I find many non-profits tend to ignore key parts of the Fundraising Funnel or disregard it completely. You might never have heard of a Fundraising Funnel or haven’t thought too much about it. But it’s one of the fundamentals of fundraising. It has to run through everything your organisation does if you’re going to have a successful fundraising strategy.
So I want to write a few posts about it, starting with this one.
The thing is…you’re currently sitting in a bunch of people’s funnels! They might be Sales Funnels, Prospect Funnels, Loyalty Ladders, Purchase Funnels, Customer Funnels, Marketing Funnels…whatever.
Whatever they’re calling them, it’s the interaction to get your more committed, more loyal, and spending more money. Call now for information. Apply for a loyalty card. Collect 5 tokens. Sign-up now to get free alerts. It’s every touch point and the call-to-action that goes with it.
You can’t even imagine how many sales and marketing manager’s funnels you’re sitting in right now.
More than that…you are almost certainly running your own Fundraising Funnel for your organisation right now without even thinking about it. It’s quite natural.
But the point of these posts is to get you thinking about it in a more considered and systematic way. And to help you improve every stage so you get more donors…quicker…and cheaper.
Let me show you a sample Fundraising Funnel…one of my favourites that I’ve used successfully a number of times.

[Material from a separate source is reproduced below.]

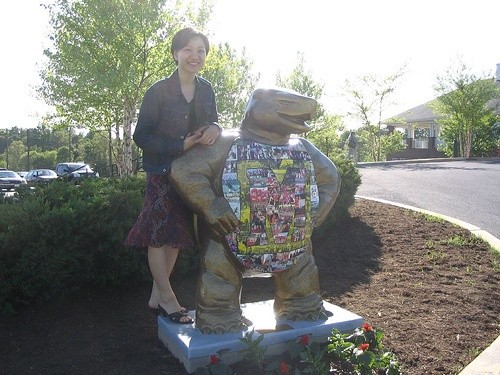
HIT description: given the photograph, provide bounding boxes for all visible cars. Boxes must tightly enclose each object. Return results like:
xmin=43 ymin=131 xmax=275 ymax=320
xmin=25 ymin=168 xmax=63 ymax=186
xmin=0 ymin=171 xmax=27 ymax=192
xmin=16 ymin=172 xmax=30 ymax=178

Very simply it might look like this:
Your organisation decides to host an information event for the public. Perhaps your CEO will speak about the latest developments in the are or one of your front-line staff might offer advice on how to support someone who is affected by the issue. Out of your 1000 followers on Facebook maybe 50 say they’re interested in the event and maybe 10 people actually turn up. Great!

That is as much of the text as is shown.